» PROBLEM DESCRIPTION:
Every entry here needs to be repeated exactly.

RECORDS PROVIDED Start Marker

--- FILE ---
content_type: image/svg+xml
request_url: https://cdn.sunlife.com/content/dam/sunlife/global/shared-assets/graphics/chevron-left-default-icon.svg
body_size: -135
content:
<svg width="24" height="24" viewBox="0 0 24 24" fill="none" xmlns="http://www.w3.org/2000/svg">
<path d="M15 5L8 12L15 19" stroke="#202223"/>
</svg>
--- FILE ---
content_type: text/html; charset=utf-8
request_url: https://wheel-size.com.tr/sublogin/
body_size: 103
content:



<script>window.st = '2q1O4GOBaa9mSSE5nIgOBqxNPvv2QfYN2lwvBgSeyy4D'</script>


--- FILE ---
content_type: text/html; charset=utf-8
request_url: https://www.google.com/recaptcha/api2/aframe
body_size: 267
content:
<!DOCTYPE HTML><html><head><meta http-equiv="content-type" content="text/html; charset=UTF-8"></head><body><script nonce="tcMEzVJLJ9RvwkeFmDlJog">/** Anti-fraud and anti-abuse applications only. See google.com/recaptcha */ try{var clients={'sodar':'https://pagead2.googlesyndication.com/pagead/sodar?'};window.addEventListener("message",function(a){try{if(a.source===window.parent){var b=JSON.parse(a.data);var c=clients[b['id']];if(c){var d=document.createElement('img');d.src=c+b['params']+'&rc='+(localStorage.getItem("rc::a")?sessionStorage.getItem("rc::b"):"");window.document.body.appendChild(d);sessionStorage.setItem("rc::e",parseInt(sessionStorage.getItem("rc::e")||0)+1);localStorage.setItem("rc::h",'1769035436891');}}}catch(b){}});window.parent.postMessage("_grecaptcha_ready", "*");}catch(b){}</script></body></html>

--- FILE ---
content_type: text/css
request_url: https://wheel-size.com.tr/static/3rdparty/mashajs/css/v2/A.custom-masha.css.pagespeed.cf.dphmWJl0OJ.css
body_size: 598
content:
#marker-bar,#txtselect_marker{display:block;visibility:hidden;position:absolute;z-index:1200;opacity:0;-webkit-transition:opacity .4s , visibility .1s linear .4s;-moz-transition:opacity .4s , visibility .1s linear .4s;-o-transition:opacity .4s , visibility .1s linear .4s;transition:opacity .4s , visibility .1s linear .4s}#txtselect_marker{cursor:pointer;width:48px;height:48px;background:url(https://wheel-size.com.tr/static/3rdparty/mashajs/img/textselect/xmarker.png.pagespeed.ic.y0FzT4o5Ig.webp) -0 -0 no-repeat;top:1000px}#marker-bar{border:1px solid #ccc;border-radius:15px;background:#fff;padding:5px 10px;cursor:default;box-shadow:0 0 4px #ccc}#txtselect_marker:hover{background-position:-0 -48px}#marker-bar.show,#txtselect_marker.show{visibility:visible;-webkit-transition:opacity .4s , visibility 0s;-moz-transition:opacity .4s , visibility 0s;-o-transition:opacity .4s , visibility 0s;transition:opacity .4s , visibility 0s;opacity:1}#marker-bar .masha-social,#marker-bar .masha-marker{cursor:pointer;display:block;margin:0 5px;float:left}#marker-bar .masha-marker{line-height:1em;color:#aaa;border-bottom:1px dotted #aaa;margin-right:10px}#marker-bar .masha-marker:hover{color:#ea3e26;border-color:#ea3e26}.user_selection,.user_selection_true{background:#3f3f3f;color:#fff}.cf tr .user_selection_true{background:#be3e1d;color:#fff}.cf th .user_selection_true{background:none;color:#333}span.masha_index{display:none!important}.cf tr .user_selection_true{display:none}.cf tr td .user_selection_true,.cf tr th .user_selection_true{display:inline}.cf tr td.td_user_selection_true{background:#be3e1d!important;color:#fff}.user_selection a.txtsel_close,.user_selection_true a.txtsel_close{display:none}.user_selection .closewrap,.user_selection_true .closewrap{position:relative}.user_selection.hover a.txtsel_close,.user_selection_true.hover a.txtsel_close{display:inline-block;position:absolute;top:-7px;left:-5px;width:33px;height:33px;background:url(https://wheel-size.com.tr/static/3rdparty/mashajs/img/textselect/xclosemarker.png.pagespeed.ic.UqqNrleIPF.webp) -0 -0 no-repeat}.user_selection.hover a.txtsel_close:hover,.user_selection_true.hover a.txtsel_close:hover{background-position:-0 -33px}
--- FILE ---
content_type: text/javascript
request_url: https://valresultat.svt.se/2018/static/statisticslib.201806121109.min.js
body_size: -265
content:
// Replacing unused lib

RECORDS PROVIDED End Marker

» OUTPUT FOR THIS EXERCISE:
--- FILE ---
content_type: image/svg+xml
request_url: https://cdn.sunlife.com/content/dam/sunlife/global/shared-assets/graphics/chevron-left-default-icon.svg
body_size: -135
content:
<svg width="24" height="24" viewBox="0 0 24 24" fill="none" xmlns="http://www.w3.org/2000/svg">
<path d="M15 5L8 12L15 19" stroke="#202223"/>
</svg>
--- FILE ---
content_type: text/html; charset=utf-8
request_url: https://wheel-size.com.tr/sublogin/
body_size: 103
content:



<script>window.st = '2q1O4GOBaa9mSSE5nIgOBqxNPvv2QfYN2lwvBgSeyy4D'</script>


--- FILE ---
content_type: text/html; charset=utf-8
request_url: https://www.google.com/recaptcha/api2/aframe
body_size: 267
content:
<!DOCTYPE HTML><html><head><meta http-equiv="content-type" content="text/html; charset=UTF-8"></head><body><script nonce="tcMEzVJLJ9RvwkeFmDlJog">/** Anti-fraud and anti-abuse applications only. See google.com/recaptcha */ try{var clients={'sodar':'https://pagead2.googlesyndication.com/pagead/sodar?'};window.addEventListener("message",function(a){try{if(a.source===window.parent){var b=JSON.parse(a.data);var c=clients[b['id']];if(c){var d=document.createElement('img');d.src=c+b['params']+'&rc='+(localStorage.getItem("rc::a")?sessionStorage.getItem("rc::b"):"");window.document.body.appendChild(d);sessionStorage.setItem("rc::e",parseInt(sessionStorage.getItem("rc::e")||0)+1);localStorage.setItem("rc::h",'1769035436891');}}}catch(b){}});window.parent.postMessage("_grecaptcha_ready", "*");}catch(b){}</script></body></html>

--- FILE ---
content_type: text/css
request_url: https://wheel-size.com.tr/static/3rdparty/mashajs/css/v2/A.custom-masha.css.pagespeed.cf.dphmWJl0OJ.css
body_size: 598
content:
#marker-bar,#txtselect_marker{display:block;visibility:hidden;position:absolute;z-index:1200;opacity:0;-webkit-transition:opacity .4s , visibility .1s linear .4s;-moz-transition:opacity .4s , visibility .1s linear .4s;-o-transition:opacity .4s , visibility .1s linear .4s;transition:opacity .4s , visibility .1s linear .4s}#txtselect_marker{cursor:pointer;width:48px;height:48px;background:url(https://wheel-size.com.tr/static/3rdparty/mashajs/img/textselect/xmarker.png.pagespeed.ic.y0FzT4o5Ig.webp) -0 -0 no-repeat;top:1000px}#marker-bar{border:1px solid #ccc;border-radius:15px;background:#fff;padding:5px 10px;cursor:default;box-shadow:0 0 4px #ccc}#txtselect_marker:hover{background-position:-0 -48px}#marker-bar.show,#txtselect_marker.show{visibility:visible;-webkit-transition:opacity .4s , visibility 0s;-moz-transition:opacity .4s , visibility 0s;-o-transition:opacity .4s , visibility 0s;transition:opacity .4s , visibility 0s;opacity:1}#marker-bar .masha-social,#marker-bar .masha-marker{cursor:pointer;display:block;margin:0 5px;float:left}#marker-bar .masha-marker{line-height:1em;color:#aaa;border-bottom:1px dotted #aaa;margin-right:10px}#marker-bar .masha-marker:hover{color:#ea3e26;border-color:#ea3e26}.user_selection,.user_selection_true{background:#3f3f3f;color:#fff}.cf tr .user_selection_true{background:#be3e1d;color:#fff}.cf th .user_selection_true{background:none;color:#333}span.masha_index{display:none!important}.cf tr .user_selection_true{display:none}.cf tr td .user_selection_true,.cf tr th .user_selection_true{display:inline}.cf tr td.td_user_selection_true{background:#be3e1d!important;color:#fff}.user_selection a.txtsel_close,.user_selection_true a.txtsel_close{display:none}.user_selection .closewrap,.user_selection_true .closewrap{position:relative}.user_selection.hover a.txtsel_close,.user_selection_true.hover a.txtsel_close{display:inline-block;position:absolute;top:-7px;left:-5px;width:33px;height:33px;background:url(https://wheel-size.com.tr/static/3rdparty/mashajs/img/textselect/xclosemarker.png.pagespeed.ic.UqqNrleIPF.webp) -0 -0 no-repeat}.user_selection.hover a.txtsel_close:hover,.user_selection_true.hover a.txtsel_close:hover{background-position:-0 -33px}
--- FILE ---
content_type: text/javascript
request_url: https://valresultat.svt.se/2018/static/statisticslib.201806121109.min.js
body_size: -265
content:
// Replacing unused lib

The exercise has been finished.